[ФРАГМЕНТ СТРАНИЦЫ]:

★ ★ ★ ★ ★ ★ ★

Чтоб поняли, надо кричать, как меня обманули, что значило: назвать
имена Щ. и чудища, скрытого в недрах капитализма; это значило: назвать имя
неназванного Азефа; это значило: выявить всем насильникам мое отношенье к
режиму насилия; все, взятое вместе, мне, обессиленному неравной борьбой, -
невозможно; вот какие мысли курились в минуты, когда за стеною звучало мне
"Requiem" Моцарта; а со стены из зеленого зеркала неотрывно глядело все то
же худое, зеленое мое же лицо: самопознание тяжело!
Так девятьсот шестой год, год безумий, борьбы... до пролития крови
своей под ножом оператора, - стал медлительными годами меланхолического
уныния, которое от всех я скрывал. Раздавались звонки: кто? Почитатели:
спрашивать о смысле жизни. В 1908 году горничная отвечала: видеть нельзя.
Приходил вечер; а с ним опостылевшая повинность: тащиться на кафедру,
или в "Кружок" (защищать дело Брюсова), или в "Дом песни" (ратовать за
д'Альгейма), или в "Эстетику", - обличать журналистов; а кого обличать, коли
неназываемы ничьи имена в жалких средствах понятий; режим бреда и ужаса
господствовал над "понятиями", - штыками и пушками, застенками, кандалами,
развратом, повальным плясом, повальным пьянством, повальным картежничеством
и похабством неприличных фотографических карточек, продаваемых в каждом
писчебумажном магазине под покровительством московской полиции, видевшей в
этом средство отвлечь молодежь от общественности.

★ ★ ★ ★ ★ ★ ★

[ПРЕДСТАВЛЕННЫЙ МАТЕРИАЛ]:
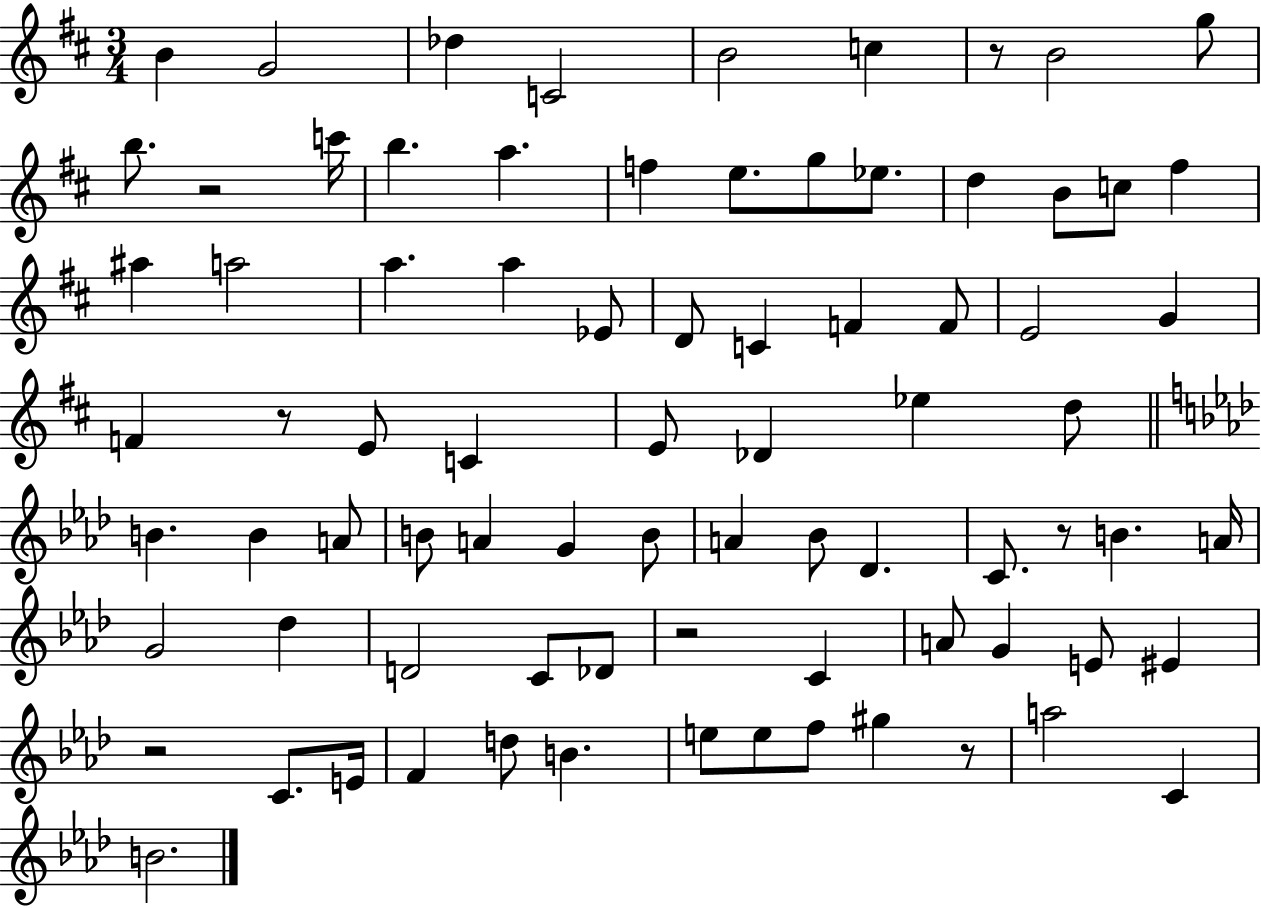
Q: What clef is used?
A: treble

★ ★ ★ ★ ★ ★ ★

[ПИСЬМЕННОЕ ЗАДАНИЕ 1]:
Определите, согласуются ли с текстом о девятьсот шестом годе три утверждения ниже. На каждое ответьте «да» или «нет» и приведите в точной цитате слова текста, которые это решают.
(а) В 1908 году горничная отвечала, что видеть нельзя.
(б) Неприличные фотографические карточки продавались тайно, в обход московской полиции.
(в) За стеной звучал «Реквием» Моцарта.
[ПИСЬМЕННОЕ ЗАДАНИЕ 2]: Продолжите текст о девятьсот шестом годе после его последней фразы и сохраните манеру повествования.

[ОТВЕТ НА ЗАДАНИЕ 1]:
(а) Да: «В 1908 году горничная отвечала: видеть нельзя».
(б) Нет: «продаваемых в каждом писчебумажном магазине под покровительством московской полиции».
(в) Да: «когда за стеною звучало мне "Requiem" Моцарта».

[ОТВЕТ НА ЗАДАНИЕ 2]:
Встав с дивана, натаскивал я на себя свой крахмал и сюртук: шел на
новый скандал:
Одетый в теневой сюртук,
Обвитый роем меланхолий,
Я всюду был... И был я звук
Неугасимой, темной боли...
Бросал я желчный голос свой
В дома, в года, в пространства, в зори,
В гром переполненных толпой
Бунтующих аудиторий4.
Нелегко было перепереть через этот трудный период; ломались мои
отношенья со многими.
С 1901 года углубилась дружба моя с Соловьевым; а встреча с поэзией
Блока, знакомства с Валерием Брюсовым, Гиппиус, Мережковским влияли на стиль
отношения к жизни; и так же влияла внезапная дружба с Э. Метнером, Эллисом,
Эртелем, с Батюшковым, сближенье с Владимировым.
К концу семилетия я - в оппозиции к Блоку; Владимиров, Батюшков, Эртель
отходят; в душе моей Мережковские перегорели уже (я письмом к Мережковскому
силюсь себя отделить от него) ;5 еще с Брюсовым, с Метнером и с Соловьевым
дружил я по-прежнему; но с 1909 г. линия деловых отношений с Валерием
Брюсовым уже идет на убыль; я отхожу к "Мусагету"; а он - к реформируемой
"Русской мысли". С тех пор пресекаются и все сношения со "Скорпионом".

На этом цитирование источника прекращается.